Does Your Organization Have a Formal Risk Management Program?

Risk management is something every person and every business does every day. Most risk management is informal, and often attributed to “common sense”, but when it comes to your business, a formal Information Security Risk Management program is necessary, especially when one considers the cyber security threats that exist today.

Risk Options

There are fundamentally three things you can do with any risk;

  1. Mitigate: Take actions necessary to eliminate the risk or prevent its potential for occurrence. This is generally the best option, but not always practical, which is why it is not always the chosen path. Spending $100 to eliminate a risk that could cost you $1 in losses is not good math. But a single $100 investment that could save you from thousands of $1 losses makes much more sense! But how would you know if you do not evaluate the factors?
  2. Accept: An evaluation of the potential loss along with the probability of the threat occurring may lead you to determine that a particular risk is acceptable.
  3. Transfer: Purchasing insurance is a classic method of transferring risk. In business, there are other methods such as engaging a managed IT services provider to run your IT department. They then own the responsibility to apply security patches to servers and mitigate risks from known vulnerabilities, for example.

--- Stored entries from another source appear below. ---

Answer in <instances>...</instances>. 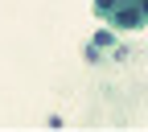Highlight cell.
I'll return each instance as SVG.
<instances>
[{
  "label": "cell",
  "instance_id": "7a4b0ae2",
  "mask_svg": "<svg viewBox=\"0 0 148 132\" xmlns=\"http://www.w3.org/2000/svg\"><path fill=\"white\" fill-rule=\"evenodd\" d=\"M115 4H119V0H95V8H99V12H103V17H107V12H111V8H115Z\"/></svg>",
  "mask_w": 148,
  "mask_h": 132
},
{
  "label": "cell",
  "instance_id": "3957f363",
  "mask_svg": "<svg viewBox=\"0 0 148 132\" xmlns=\"http://www.w3.org/2000/svg\"><path fill=\"white\" fill-rule=\"evenodd\" d=\"M136 4H140V12H144V21H148V0H136Z\"/></svg>",
  "mask_w": 148,
  "mask_h": 132
},
{
  "label": "cell",
  "instance_id": "6da1fadb",
  "mask_svg": "<svg viewBox=\"0 0 148 132\" xmlns=\"http://www.w3.org/2000/svg\"><path fill=\"white\" fill-rule=\"evenodd\" d=\"M107 17H111V25H115V29H140V25H144V12H140V4H136V0H127V4H115Z\"/></svg>",
  "mask_w": 148,
  "mask_h": 132
}]
</instances>
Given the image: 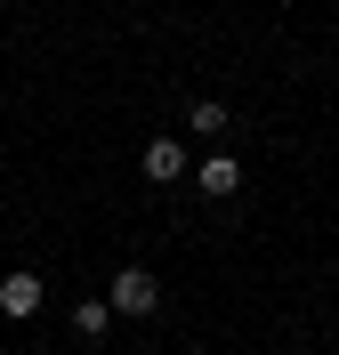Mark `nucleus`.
Returning a JSON list of instances; mask_svg holds the SVG:
<instances>
[{
    "instance_id": "nucleus-2",
    "label": "nucleus",
    "mask_w": 339,
    "mask_h": 355,
    "mask_svg": "<svg viewBox=\"0 0 339 355\" xmlns=\"http://www.w3.org/2000/svg\"><path fill=\"white\" fill-rule=\"evenodd\" d=\"M137 170L154 178V186H170V178H186L194 162H186V146H178V137H146V154H137Z\"/></svg>"
},
{
    "instance_id": "nucleus-5",
    "label": "nucleus",
    "mask_w": 339,
    "mask_h": 355,
    "mask_svg": "<svg viewBox=\"0 0 339 355\" xmlns=\"http://www.w3.org/2000/svg\"><path fill=\"white\" fill-rule=\"evenodd\" d=\"M105 299H81V307H73V331H81V339H97V331H105Z\"/></svg>"
},
{
    "instance_id": "nucleus-1",
    "label": "nucleus",
    "mask_w": 339,
    "mask_h": 355,
    "mask_svg": "<svg viewBox=\"0 0 339 355\" xmlns=\"http://www.w3.org/2000/svg\"><path fill=\"white\" fill-rule=\"evenodd\" d=\"M105 307H113V315H130V323H146V315L162 307V283L146 275V266H121V275L105 283Z\"/></svg>"
},
{
    "instance_id": "nucleus-6",
    "label": "nucleus",
    "mask_w": 339,
    "mask_h": 355,
    "mask_svg": "<svg viewBox=\"0 0 339 355\" xmlns=\"http://www.w3.org/2000/svg\"><path fill=\"white\" fill-rule=\"evenodd\" d=\"M186 121H194L202 137H218V130H226V105H218V97H194V113H186Z\"/></svg>"
},
{
    "instance_id": "nucleus-4",
    "label": "nucleus",
    "mask_w": 339,
    "mask_h": 355,
    "mask_svg": "<svg viewBox=\"0 0 339 355\" xmlns=\"http://www.w3.org/2000/svg\"><path fill=\"white\" fill-rule=\"evenodd\" d=\"M0 315H41V275H33V266H17V275H0Z\"/></svg>"
},
{
    "instance_id": "nucleus-3",
    "label": "nucleus",
    "mask_w": 339,
    "mask_h": 355,
    "mask_svg": "<svg viewBox=\"0 0 339 355\" xmlns=\"http://www.w3.org/2000/svg\"><path fill=\"white\" fill-rule=\"evenodd\" d=\"M194 186H202L210 202L243 194V162H234V154H202V162H194Z\"/></svg>"
}]
</instances>
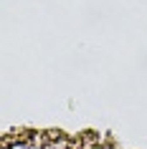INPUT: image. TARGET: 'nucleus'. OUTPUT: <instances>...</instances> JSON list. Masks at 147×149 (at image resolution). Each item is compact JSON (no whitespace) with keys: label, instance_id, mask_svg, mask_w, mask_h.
Wrapping results in <instances>:
<instances>
[{"label":"nucleus","instance_id":"f257e3e1","mask_svg":"<svg viewBox=\"0 0 147 149\" xmlns=\"http://www.w3.org/2000/svg\"><path fill=\"white\" fill-rule=\"evenodd\" d=\"M10 149H28V147H25V144H13Z\"/></svg>","mask_w":147,"mask_h":149}]
</instances>
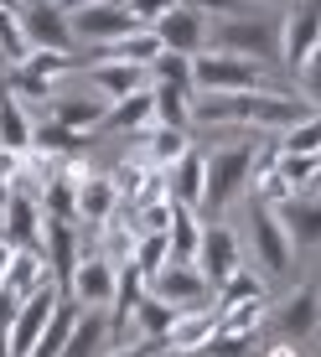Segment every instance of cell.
<instances>
[{
    "label": "cell",
    "instance_id": "obj_9",
    "mask_svg": "<svg viewBox=\"0 0 321 357\" xmlns=\"http://www.w3.org/2000/svg\"><path fill=\"white\" fill-rule=\"evenodd\" d=\"M21 26H27L31 47H52V52H78V36H73V21L57 0H27L21 6Z\"/></svg>",
    "mask_w": 321,
    "mask_h": 357
},
{
    "label": "cell",
    "instance_id": "obj_3",
    "mask_svg": "<svg viewBox=\"0 0 321 357\" xmlns=\"http://www.w3.org/2000/svg\"><path fill=\"white\" fill-rule=\"evenodd\" d=\"M249 243H254V264H259V275H264V280H285V275H290L295 249H290L285 228H280L275 202L249 197Z\"/></svg>",
    "mask_w": 321,
    "mask_h": 357
},
{
    "label": "cell",
    "instance_id": "obj_34",
    "mask_svg": "<svg viewBox=\"0 0 321 357\" xmlns=\"http://www.w3.org/2000/svg\"><path fill=\"white\" fill-rule=\"evenodd\" d=\"M316 161H321V155H301V151H280V176H285L290 181V192H306V187H311V176H316Z\"/></svg>",
    "mask_w": 321,
    "mask_h": 357
},
{
    "label": "cell",
    "instance_id": "obj_29",
    "mask_svg": "<svg viewBox=\"0 0 321 357\" xmlns=\"http://www.w3.org/2000/svg\"><path fill=\"white\" fill-rule=\"evenodd\" d=\"M98 57H119V63L151 68L156 57H160V36L151 26H135L130 36H119V42H104V47H98Z\"/></svg>",
    "mask_w": 321,
    "mask_h": 357
},
{
    "label": "cell",
    "instance_id": "obj_38",
    "mask_svg": "<svg viewBox=\"0 0 321 357\" xmlns=\"http://www.w3.org/2000/svg\"><path fill=\"white\" fill-rule=\"evenodd\" d=\"M264 357H301V352H295V342L275 337V342H269V347H264Z\"/></svg>",
    "mask_w": 321,
    "mask_h": 357
},
{
    "label": "cell",
    "instance_id": "obj_10",
    "mask_svg": "<svg viewBox=\"0 0 321 357\" xmlns=\"http://www.w3.org/2000/svg\"><path fill=\"white\" fill-rule=\"evenodd\" d=\"M57 301H63V290H57V285H42V290H31L27 301L16 305V321H10V331H6L10 357H27V352L36 347V337L47 331V316L57 311Z\"/></svg>",
    "mask_w": 321,
    "mask_h": 357
},
{
    "label": "cell",
    "instance_id": "obj_22",
    "mask_svg": "<svg viewBox=\"0 0 321 357\" xmlns=\"http://www.w3.org/2000/svg\"><path fill=\"white\" fill-rule=\"evenodd\" d=\"M160 181H166V197L181 207H202V181H207V155L202 151H187L181 161H171L160 171Z\"/></svg>",
    "mask_w": 321,
    "mask_h": 357
},
{
    "label": "cell",
    "instance_id": "obj_36",
    "mask_svg": "<svg viewBox=\"0 0 321 357\" xmlns=\"http://www.w3.org/2000/svg\"><path fill=\"white\" fill-rule=\"evenodd\" d=\"M295 73H301V83H306V98H311V104H321V47H316V52L306 57Z\"/></svg>",
    "mask_w": 321,
    "mask_h": 357
},
{
    "label": "cell",
    "instance_id": "obj_17",
    "mask_svg": "<svg viewBox=\"0 0 321 357\" xmlns=\"http://www.w3.org/2000/svg\"><path fill=\"white\" fill-rule=\"evenodd\" d=\"M42 285H57L47 259H42V249H6V259H0V290L27 301V295L42 290Z\"/></svg>",
    "mask_w": 321,
    "mask_h": 357
},
{
    "label": "cell",
    "instance_id": "obj_7",
    "mask_svg": "<svg viewBox=\"0 0 321 357\" xmlns=\"http://www.w3.org/2000/svg\"><path fill=\"white\" fill-rule=\"evenodd\" d=\"M316 321H321V290L316 285H295L285 301L264 316V331L269 337H285V342H301V337L316 331Z\"/></svg>",
    "mask_w": 321,
    "mask_h": 357
},
{
    "label": "cell",
    "instance_id": "obj_8",
    "mask_svg": "<svg viewBox=\"0 0 321 357\" xmlns=\"http://www.w3.org/2000/svg\"><path fill=\"white\" fill-rule=\"evenodd\" d=\"M145 290L156 295V301H166V305H177V311H187V305H202L207 301V275L197 264H181V259H166L156 269L151 280H145Z\"/></svg>",
    "mask_w": 321,
    "mask_h": 357
},
{
    "label": "cell",
    "instance_id": "obj_11",
    "mask_svg": "<svg viewBox=\"0 0 321 357\" xmlns=\"http://www.w3.org/2000/svg\"><path fill=\"white\" fill-rule=\"evenodd\" d=\"M68 21H73V36H78V42H94V47L119 42V36L135 31L130 10L119 6V0H94V6H78V10H68Z\"/></svg>",
    "mask_w": 321,
    "mask_h": 357
},
{
    "label": "cell",
    "instance_id": "obj_13",
    "mask_svg": "<svg viewBox=\"0 0 321 357\" xmlns=\"http://www.w3.org/2000/svg\"><path fill=\"white\" fill-rule=\"evenodd\" d=\"M114 269L119 264H109L104 254H83V259L73 264L63 290H73V301H78L83 311H89V305H104L109 311V301H114Z\"/></svg>",
    "mask_w": 321,
    "mask_h": 357
},
{
    "label": "cell",
    "instance_id": "obj_39",
    "mask_svg": "<svg viewBox=\"0 0 321 357\" xmlns=\"http://www.w3.org/2000/svg\"><path fill=\"white\" fill-rule=\"evenodd\" d=\"M311 197H321V161H316V176H311V187H306Z\"/></svg>",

What is a Risk Management Program?

At the core, an Information Security Risk Management Program is a process for performing risk analysis of information resources that store, process or transmit an organization’s data. The goal of such a program is to ensure the organization is operating at an acceptable level of risk with regards to the confidentiality, integrity, and availability of its Information Resources and especially sensitive data such as Personally Identifiable Information (PII) and Protected Health Information (PHI), or any other information protected by federal, state or local laws and regulations, or industry standards such as HIPAA, HITECH, PCI-DSS.

Two key parts of a Risk Management program are often overlooked. When performing the initial risk analysis, first retain documentation on the evaluation and decision, and then second, perform periodic reviews. A risk that may be acceptable today may warrant mitigation at some point in the future, but if you never review the decision, you will miss this fact.

Key Components

There are a number of frameworks and templates available that include specialized focus for different industry segments and regulatory concerns. For example, if you are handling credit card payments, you will need to consider PCI-DSS requirements while you evaluate your risk posture. While these frameworks may organize the topics differently, they will also provide more details on how to perform each step. However, at a fundamental level, Best Practices for performing Information Security Risk Management will include working through these steps;

  • Identify Assets
  • Value Assets
  • Identify Threats
  • Identify Vulnerabilities
  • Identify Existing Controls
  • Determine Likelihood of the Event Happening
  • Determine Impact
  • Determine Initial Risk Rating
  • Determine the Risk Management Strategy
  • Review Previous Risk Assessments Periodically

Summary

Regardless of the size of your business, you are exposed to risks on a daily basis. Information Security risks require an organized, systemic Risk Management approach to ensure you appropriately identify, quantify, and address threats to your IT infrastructure, and are appropriately safeguarding both your and your client’s data. If you are working with a Fully Managed Security Services Provider, they will have the skills and resources to guide you in developing your Risk Management program but you still have an active and key role in managing your risks.